What would it mean if the average life expectancy were to increase to 150 years? One change could be that corporations would need to allow employees to bring their elderly parents to work and provide on-site care.

That’s according to Thomas J. DeRosa, CEO and President of Welltower Inc. (NYSE: HCN), one of the “Big Three” health care real estate investment trusts (REITs) that primarily focus on senior housing.

“It’s very plausible that major corporations will allow you to bring elderly parents to work,” DeRosa said Wednesday during a panel discussion at the World Economic Forum Annual Meeting in Davos-Klosters, Switzerland. “That they’ll set up a day care for people with cognitive or other physical frailties who cannot afford $8,000 a month.”

The discussion titled “What If You Are Still Alive in 2100?” centered on the social, political and economic implications of people living to be 100 years old and beyond, and touched on whether the retirement age needs to change, what governments must do to prepare for an older population and more. Perspectives presented on the panel contribute to a broader debate occurring about extending people’s lifespans and the immediacy of needing to plan for a 100-plus life expectancy.

Others who participated in the discussion alongside DeRosa were Lynda Gratton, a London Business School professor of management; Elizabeth Blackburn, president of the Salk Institute for Biological Studies; and Derek Yach, global chief health officer of The Vitality Institute, a research organization dedicated to compiling evidence regarding health promotion and disease prevention.

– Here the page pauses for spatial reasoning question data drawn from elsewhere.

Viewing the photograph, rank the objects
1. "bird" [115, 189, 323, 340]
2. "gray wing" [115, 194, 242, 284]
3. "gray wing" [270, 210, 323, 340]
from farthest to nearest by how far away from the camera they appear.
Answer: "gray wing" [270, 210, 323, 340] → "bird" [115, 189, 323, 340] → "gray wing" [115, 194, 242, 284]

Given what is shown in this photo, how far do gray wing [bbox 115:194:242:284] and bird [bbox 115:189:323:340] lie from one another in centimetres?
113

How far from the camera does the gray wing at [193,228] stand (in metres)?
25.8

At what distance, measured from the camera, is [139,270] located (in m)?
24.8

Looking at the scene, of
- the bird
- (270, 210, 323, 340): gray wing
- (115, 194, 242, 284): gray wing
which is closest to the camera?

His idea for elderly day care in the workplace stemmed from the masses of women returning to office environments in the 1970s because on-site child care offerings became more commonplace, DeRosa said. Conglomerates like Google served as an inspiration, he said, as Google has a policy allowing employees to bring their pets to work instead of leaving them alone at home.

“Think about the productivity improvement of not losing these skilled employees [by preventing them from having to leave the workplace to become full-time carers to their parents],” he told Business Insider after the session.

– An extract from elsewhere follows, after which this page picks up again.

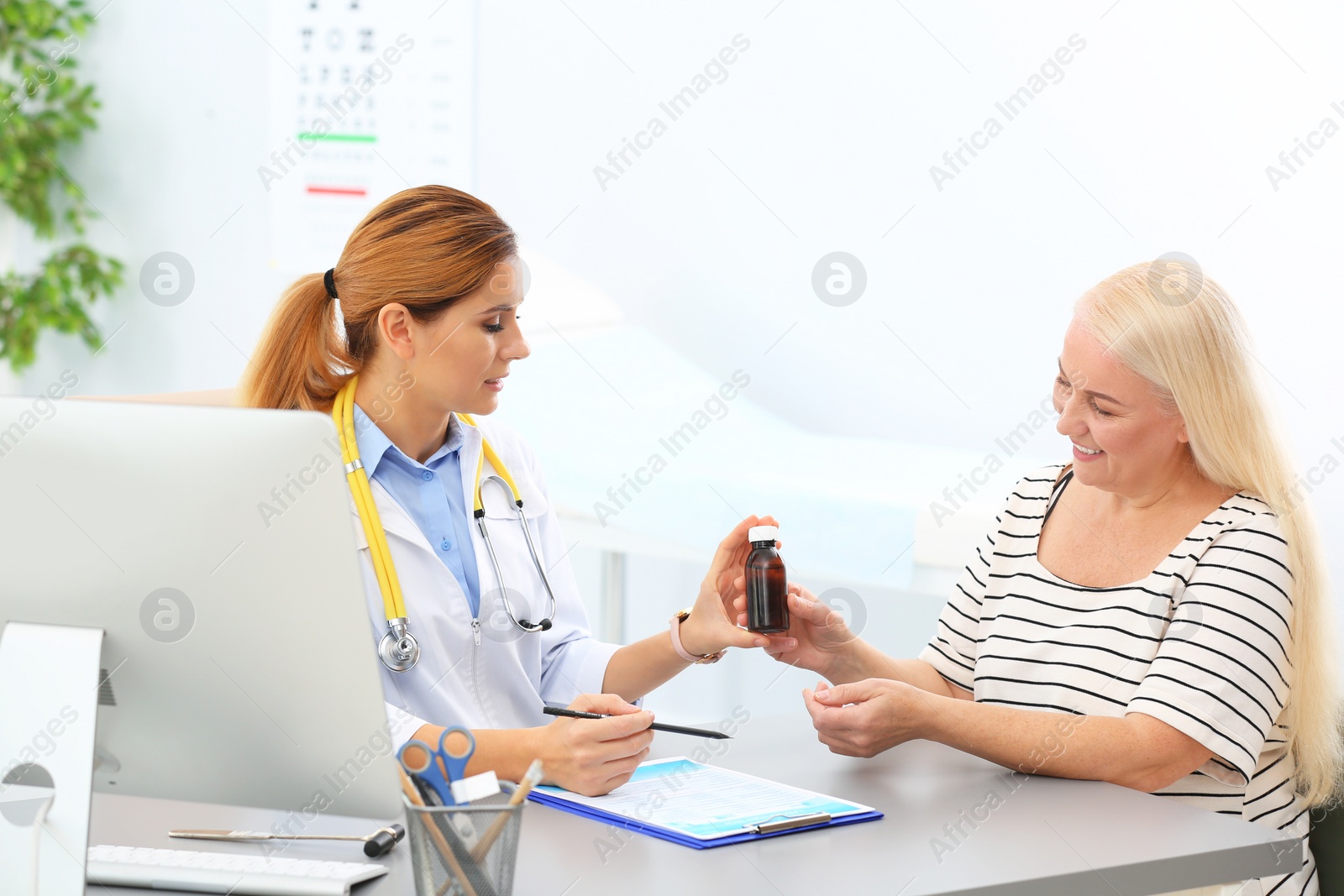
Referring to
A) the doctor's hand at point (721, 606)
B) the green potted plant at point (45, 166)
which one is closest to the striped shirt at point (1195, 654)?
the doctor's hand at point (721, 606)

DeRosa is no stranger to throwing out such grand ideas. Late last year, he told Senior Housing News that the days of acute hospital care as we know it may be numbered.

“Technology may allow at some point acute care hospitals to be doing procedures in someone’s home,” he told SHN. “Technology will provide some great leaps in how we deliver acute care, and I don’t think it’s going to be centered on the traditional brick and mortar.”

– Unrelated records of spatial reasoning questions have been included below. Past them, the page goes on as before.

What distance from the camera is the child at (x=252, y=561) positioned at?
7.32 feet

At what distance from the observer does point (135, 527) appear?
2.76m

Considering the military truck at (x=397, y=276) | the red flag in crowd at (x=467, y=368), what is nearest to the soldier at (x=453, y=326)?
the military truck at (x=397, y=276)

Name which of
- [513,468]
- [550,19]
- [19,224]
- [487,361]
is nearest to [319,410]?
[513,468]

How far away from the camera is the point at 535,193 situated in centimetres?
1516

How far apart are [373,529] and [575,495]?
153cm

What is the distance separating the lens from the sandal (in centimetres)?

Aside from the concept of providing office-based caregivers for the elderly, DeRosa stressed the importance of wellness as a means of sustaining an older population.

“We need to be focused on the sustainability of the aging population,” he said. “What is the key? Wellness. We really focus on making wellness a priority for the over 150,000 seniors that live in our communities.”

DeRosa said wellness will remain a Welltower priority in the near term to medium term, with key components being nutrition, safety, mobility and cognition.

“Most adults will say, ‘I want to age in place,’” he said. “We challenge that. It’s very difficult to age in place.”